Thereafter, Beaufort Builders instituted a lawsuit against White Plains for breach of contract. In response, White Plains filed a counterclaim against Beaufort Builders asserting breach of contract and negligence, and a third-party complaint against Cherry asserting negligence based on his removal of foundation soil. The jury found that: (1) White Plains breached the contract, (2) Beaufort Builders did not breach the contract, and (3) Cherry was negligent. The jury awarded Beaufort Builders $70,090.00 in damages for White Plains’ breach of contract claim. The jury also awarded White Plains $57,500.00 in damages for Cherry’s negligence. Cherry moved for a judgment notwithstanding the verdict (JNOV), which the trial court granted. White Plains appealed the entry of JNOV in favor of Cherry.

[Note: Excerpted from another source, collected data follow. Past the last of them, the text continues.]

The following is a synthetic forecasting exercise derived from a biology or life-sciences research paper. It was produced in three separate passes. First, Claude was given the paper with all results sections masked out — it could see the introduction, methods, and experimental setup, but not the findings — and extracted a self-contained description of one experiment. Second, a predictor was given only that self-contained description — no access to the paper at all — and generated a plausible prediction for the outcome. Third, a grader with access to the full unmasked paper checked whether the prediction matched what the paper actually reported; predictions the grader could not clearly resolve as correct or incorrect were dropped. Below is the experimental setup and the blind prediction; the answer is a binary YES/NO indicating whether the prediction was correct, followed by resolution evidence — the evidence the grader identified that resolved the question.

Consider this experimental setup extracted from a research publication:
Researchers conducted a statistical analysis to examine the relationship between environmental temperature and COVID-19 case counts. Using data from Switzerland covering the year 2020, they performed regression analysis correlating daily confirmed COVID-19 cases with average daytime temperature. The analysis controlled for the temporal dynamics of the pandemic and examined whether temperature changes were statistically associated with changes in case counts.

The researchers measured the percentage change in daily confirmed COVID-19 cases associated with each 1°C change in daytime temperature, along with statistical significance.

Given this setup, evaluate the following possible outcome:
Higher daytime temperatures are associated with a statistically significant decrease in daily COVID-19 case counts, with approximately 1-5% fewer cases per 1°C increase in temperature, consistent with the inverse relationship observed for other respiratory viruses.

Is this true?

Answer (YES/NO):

On appeal, the Court of Appeals of North Carolina discussed North Carolina’s economic loss rule and stated that, under the rule, where all rights and remedies are set forth in a contractual relationship between the parties, no negligence claim exists. In North Carolina, the rule applies to building contracts where the only injury claimed is to the building that is the subject matter of the contract between the parties.

Although White Plains argued that the economic loss rule did not apply to its negligence claim against Cherry because it was not in privity with Cherry and it did not authorize Cherry to move dirt from the foundation to the parking lot, the court rejected White Plains’ argument. Because Cherry was the president and co-owner of Beaufort Builders, he was on the construction site because of his company’s contract with White Plains and all of the actions he undertook at the site were related to Beaufort Builder’s contractual obligations. In addition, the only injury White Plains alleged was that it did not receive the benefit of its bargain: a properly constructed church building. Thus, the court held that White Plains could not do an “end run” around the economic loss rule to pursue a negligence claim against Cherry, individually. Consequently, the Court of Appeals of North Carolina affirmed the trial court’s entry of JNOV in favor of Cherry.

In light of Beaufort Builders, if the economic loss rule bars claims against a building company, it should also bar claims against the building company’s officers. Thus, if a subrogating insurer in North Carolina wants to pursue negligence claims against a company officer under a participation theory, the insurer should analyze, initially, whether it can state a negligence claim against the building company.